_DATA SUPPLIED_:
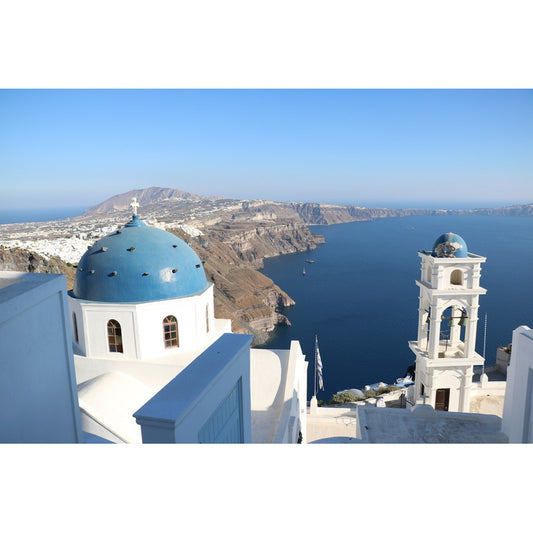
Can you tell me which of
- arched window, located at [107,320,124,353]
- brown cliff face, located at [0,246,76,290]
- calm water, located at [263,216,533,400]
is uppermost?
arched window, located at [107,320,124,353]

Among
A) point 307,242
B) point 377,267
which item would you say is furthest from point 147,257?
point 307,242

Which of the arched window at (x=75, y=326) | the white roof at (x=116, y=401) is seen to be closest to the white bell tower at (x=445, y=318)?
the white roof at (x=116, y=401)

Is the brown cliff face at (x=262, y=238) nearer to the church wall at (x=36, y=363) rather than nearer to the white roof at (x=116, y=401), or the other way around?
the white roof at (x=116, y=401)

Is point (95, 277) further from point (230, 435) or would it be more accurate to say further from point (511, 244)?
point (511, 244)

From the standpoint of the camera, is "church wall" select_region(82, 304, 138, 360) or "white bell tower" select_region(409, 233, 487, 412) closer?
"church wall" select_region(82, 304, 138, 360)

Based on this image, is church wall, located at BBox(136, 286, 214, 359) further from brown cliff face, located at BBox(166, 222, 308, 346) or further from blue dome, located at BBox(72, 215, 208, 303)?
brown cliff face, located at BBox(166, 222, 308, 346)

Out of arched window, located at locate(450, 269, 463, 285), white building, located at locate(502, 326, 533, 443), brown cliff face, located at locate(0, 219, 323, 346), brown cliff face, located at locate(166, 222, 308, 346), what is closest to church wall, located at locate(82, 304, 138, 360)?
white building, located at locate(502, 326, 533, 443)

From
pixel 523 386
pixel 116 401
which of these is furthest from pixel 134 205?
pixel 523 386
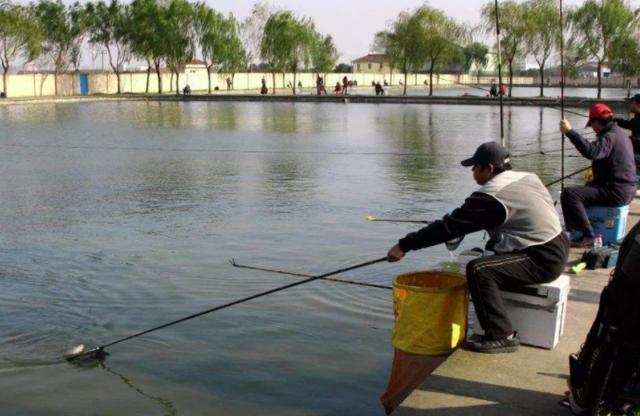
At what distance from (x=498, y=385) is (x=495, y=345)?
0.47 metres

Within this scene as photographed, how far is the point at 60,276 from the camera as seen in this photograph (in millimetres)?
8523

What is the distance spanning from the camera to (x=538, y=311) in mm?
5074

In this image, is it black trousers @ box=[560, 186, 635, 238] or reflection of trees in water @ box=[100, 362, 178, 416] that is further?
black trousers @ box=[560, 186, 635, 238]

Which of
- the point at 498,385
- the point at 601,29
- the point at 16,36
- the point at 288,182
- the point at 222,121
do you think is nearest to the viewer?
the point at 498,385

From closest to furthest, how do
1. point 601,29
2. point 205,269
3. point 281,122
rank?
point 205,269 < point 281,122 < point 601,29

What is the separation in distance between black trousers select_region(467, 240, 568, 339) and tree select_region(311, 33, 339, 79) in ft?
239

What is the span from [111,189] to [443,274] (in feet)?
34.3

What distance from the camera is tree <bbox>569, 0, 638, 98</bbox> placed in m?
54.8

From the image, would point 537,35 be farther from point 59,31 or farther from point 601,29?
point 59,31

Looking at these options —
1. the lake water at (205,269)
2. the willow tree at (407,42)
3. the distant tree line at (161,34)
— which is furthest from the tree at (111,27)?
the lake water at (205,269)

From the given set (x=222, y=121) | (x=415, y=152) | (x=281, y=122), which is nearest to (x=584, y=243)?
(x=415, y=152)

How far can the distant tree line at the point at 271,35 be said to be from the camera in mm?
56562

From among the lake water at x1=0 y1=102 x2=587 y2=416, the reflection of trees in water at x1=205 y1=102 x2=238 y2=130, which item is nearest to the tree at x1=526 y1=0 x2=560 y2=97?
the reflection of trees in water at x1=205 y1=102 x2=238 y2=130

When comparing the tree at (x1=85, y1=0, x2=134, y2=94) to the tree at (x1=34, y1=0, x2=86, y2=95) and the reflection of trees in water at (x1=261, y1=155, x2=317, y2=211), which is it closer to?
the tree at (x1=34, y1=0, x2=86, y2=95)
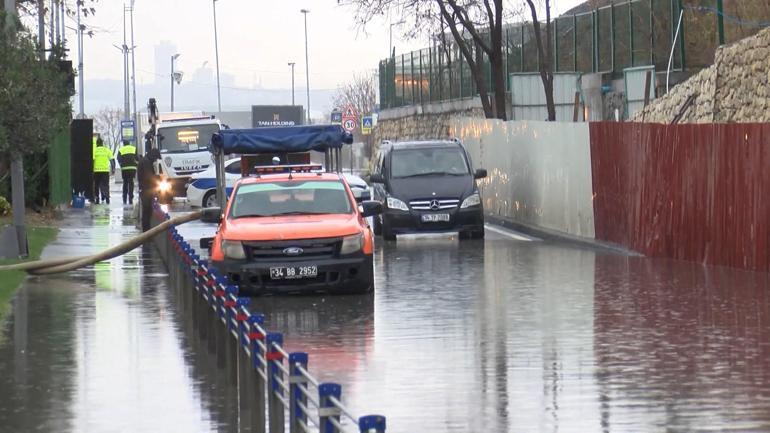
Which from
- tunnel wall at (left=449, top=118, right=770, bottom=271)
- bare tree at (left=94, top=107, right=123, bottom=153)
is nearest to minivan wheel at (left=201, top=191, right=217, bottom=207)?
tunnel wall at (left=449, top=118, right=770, bottom=271)

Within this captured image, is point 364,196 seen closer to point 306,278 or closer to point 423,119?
point 306,278

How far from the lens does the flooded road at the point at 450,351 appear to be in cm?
1166

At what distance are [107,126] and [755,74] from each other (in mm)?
167558

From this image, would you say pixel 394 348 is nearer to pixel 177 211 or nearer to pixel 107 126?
pixel 177 211

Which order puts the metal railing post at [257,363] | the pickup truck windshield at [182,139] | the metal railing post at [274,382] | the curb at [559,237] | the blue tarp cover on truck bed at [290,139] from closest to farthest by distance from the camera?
1. the metal railing post at [274,382]
2. the metal railing post at [257,363]
3. the curb at [559,237]
4. the blue tarp cover on truck bed at [290,139]
5. the pickup truck windshield at [182,139]

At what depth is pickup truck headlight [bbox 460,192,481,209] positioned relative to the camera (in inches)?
1225

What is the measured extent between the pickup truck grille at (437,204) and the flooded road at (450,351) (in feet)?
20.1

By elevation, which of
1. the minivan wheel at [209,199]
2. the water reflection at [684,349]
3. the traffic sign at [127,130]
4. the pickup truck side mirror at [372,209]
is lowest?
the water reflection at [684,349]

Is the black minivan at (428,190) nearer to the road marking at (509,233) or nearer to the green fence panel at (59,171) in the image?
the road marking at (509,233)

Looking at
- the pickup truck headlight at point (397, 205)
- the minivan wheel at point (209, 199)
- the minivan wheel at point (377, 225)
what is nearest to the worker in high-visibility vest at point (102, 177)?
the minivan wheel at point (209, 199)

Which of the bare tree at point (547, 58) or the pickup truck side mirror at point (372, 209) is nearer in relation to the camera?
the pickup truck side mirror at point (372, 209)

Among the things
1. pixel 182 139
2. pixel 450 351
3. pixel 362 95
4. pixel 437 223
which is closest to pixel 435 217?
pixel 437 223

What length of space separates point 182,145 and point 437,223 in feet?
83.9

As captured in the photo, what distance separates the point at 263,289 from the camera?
798 inches
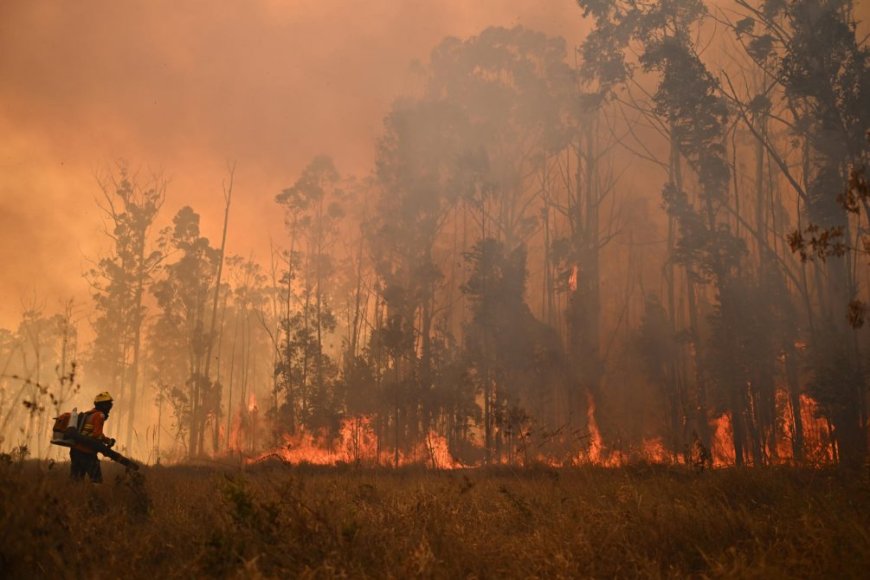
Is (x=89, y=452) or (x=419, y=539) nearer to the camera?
(x=419, y=539)

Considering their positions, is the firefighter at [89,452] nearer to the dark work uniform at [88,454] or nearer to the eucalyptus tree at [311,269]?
the dark work uniform at [88,454]

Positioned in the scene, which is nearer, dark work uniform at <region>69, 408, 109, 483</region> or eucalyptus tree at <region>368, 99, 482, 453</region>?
dark work uniform at <region>69, 408, 109, 483</region>

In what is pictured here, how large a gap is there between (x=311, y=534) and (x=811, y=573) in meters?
3.81

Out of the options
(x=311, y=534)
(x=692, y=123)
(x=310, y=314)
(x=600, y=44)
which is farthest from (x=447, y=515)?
(x=310, y=314)

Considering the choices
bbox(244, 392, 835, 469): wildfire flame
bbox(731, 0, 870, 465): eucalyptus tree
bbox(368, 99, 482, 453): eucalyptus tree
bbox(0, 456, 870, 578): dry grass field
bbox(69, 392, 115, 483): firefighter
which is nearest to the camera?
bbox(0, 456, 870, 578): dry grass field

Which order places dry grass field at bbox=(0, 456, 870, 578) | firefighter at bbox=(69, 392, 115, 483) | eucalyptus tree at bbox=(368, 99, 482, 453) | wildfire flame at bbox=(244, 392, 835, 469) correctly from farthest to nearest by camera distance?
eucalyptus tree at bbox=(368, 99, 482, 453), wildfire flame at bbox=(244, 392, 835, 469), firefighter at bbox=(69, 392, 115, 483), dry grass field at bbox=(0, 456, 870, 578)

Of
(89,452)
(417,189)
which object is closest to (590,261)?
(417,189)

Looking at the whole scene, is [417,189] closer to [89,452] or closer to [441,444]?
[441,444]

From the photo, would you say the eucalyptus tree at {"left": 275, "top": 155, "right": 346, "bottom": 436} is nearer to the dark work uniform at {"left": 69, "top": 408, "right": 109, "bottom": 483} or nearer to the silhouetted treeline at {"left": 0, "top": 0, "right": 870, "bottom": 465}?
the silhouetted treeline at {"left": 0, "top": 0, "right": 870, "bottom": 465}

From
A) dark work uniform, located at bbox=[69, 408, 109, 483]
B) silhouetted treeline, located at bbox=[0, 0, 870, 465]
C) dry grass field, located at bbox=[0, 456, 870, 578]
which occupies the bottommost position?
dry grass field, located at bbox=[0, 456, 870, 578]

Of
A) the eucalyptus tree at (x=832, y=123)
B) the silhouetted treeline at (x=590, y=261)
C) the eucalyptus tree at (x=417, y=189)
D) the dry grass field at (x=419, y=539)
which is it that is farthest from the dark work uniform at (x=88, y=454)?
the eucalyptus tree at (x=417, y=189)

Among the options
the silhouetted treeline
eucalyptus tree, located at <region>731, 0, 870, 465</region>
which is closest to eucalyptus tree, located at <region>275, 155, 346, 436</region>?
the silhouetted treeline

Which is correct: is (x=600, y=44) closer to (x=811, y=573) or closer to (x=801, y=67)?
(x=801, y=67)

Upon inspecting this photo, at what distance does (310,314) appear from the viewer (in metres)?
37.1
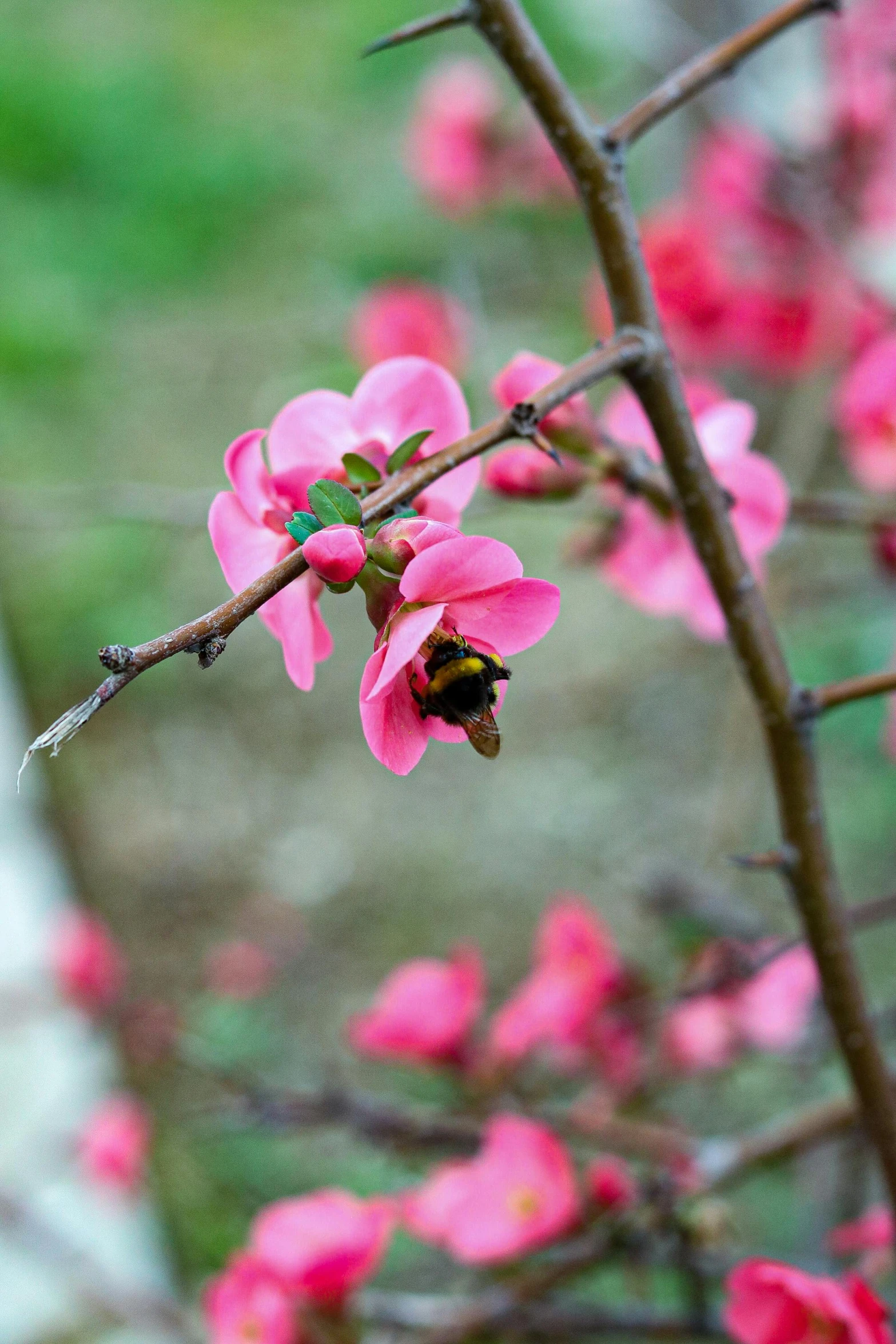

_SET EXERCISE_: Count the lines in the data above that contain the string "roof", treating uppercase and lowercase as different. Give only the number.

_RESPONSE TO THIS EXERCISE_: 4